You know that kind of grumbling can build a moat—a moat that others prefer not to cross, a moat that keeps God at arm’s length. If nothing’s ever right, well then I can live in my own little world, arms crossed, eyes down—forgetting, as the Hebrews had, that God was not giving up on them.
Santa may know when you are naughty or nice, but God cares for you when you are both and even when you grumble. So God broke through the grumbling with a gift—a reminder—that they were his people and he was their God, and that even when things looked at their worst, He was not going to leave them to their own designs—a life of endless grumbling. That bread, which they called manna, broke through their grumbling and fed not just their stomachs, but their souls. It was an invitation to turn from griping about what they did not have, to embracing what they did—the constant and abiding presence of God.
What if God only cared for us when we had our act together?
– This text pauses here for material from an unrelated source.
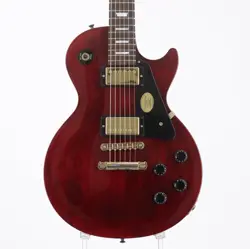 GIBSON LES PAUL STUDIO WINE RED GOLD HARDWARE 2000 USED ELECTRIC GUITAR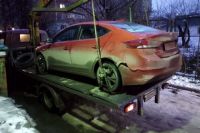 Тюменка оплатила почти 1 млн рублей долга после ареста автомобиля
What kind of God would that be? No, the fact that we have a God who cares when we do not, says much more. The Venerable Fulton John Sheen, an American bishop of the Catholic Church, once wrote, “God does not love us because we are valuable. We are valuable because God loves us.” That is what those Hebrews learned in the desert. It is a lesson worth clinging to—especially when we find ourselves grumbling.
You may have something about which to grumble today—but has grumbling become a way of life? Do you feel like you are always getting a raw deal? The short end of the stick? Perhaps it is time to turn that leaf over—consider instead that God cares for you and loves you even in the midst of your grumbling. No doubt, if you spend some time feasting on the truth of that love, you will soon find your grumbling gone and your soul fed.
A Prayer
Lord Jesus, even you had days when you grumbled—at the bickering of your disciples, the lack of faith of your followers, religionists who turned your Father’s house into a den of thieves. I thank you for loving me, even when I grumble. But help me such that my life is more than a basket full of lament. Give me eyes that see your hand at work in the world around me, and an open heart to allow your love to so fill me that what I offer you, and the world, is not my perpetual grumblings, but the very joy of heaven. Amen.
8 Exodus 16:11–31; I have paraphrased a bit here.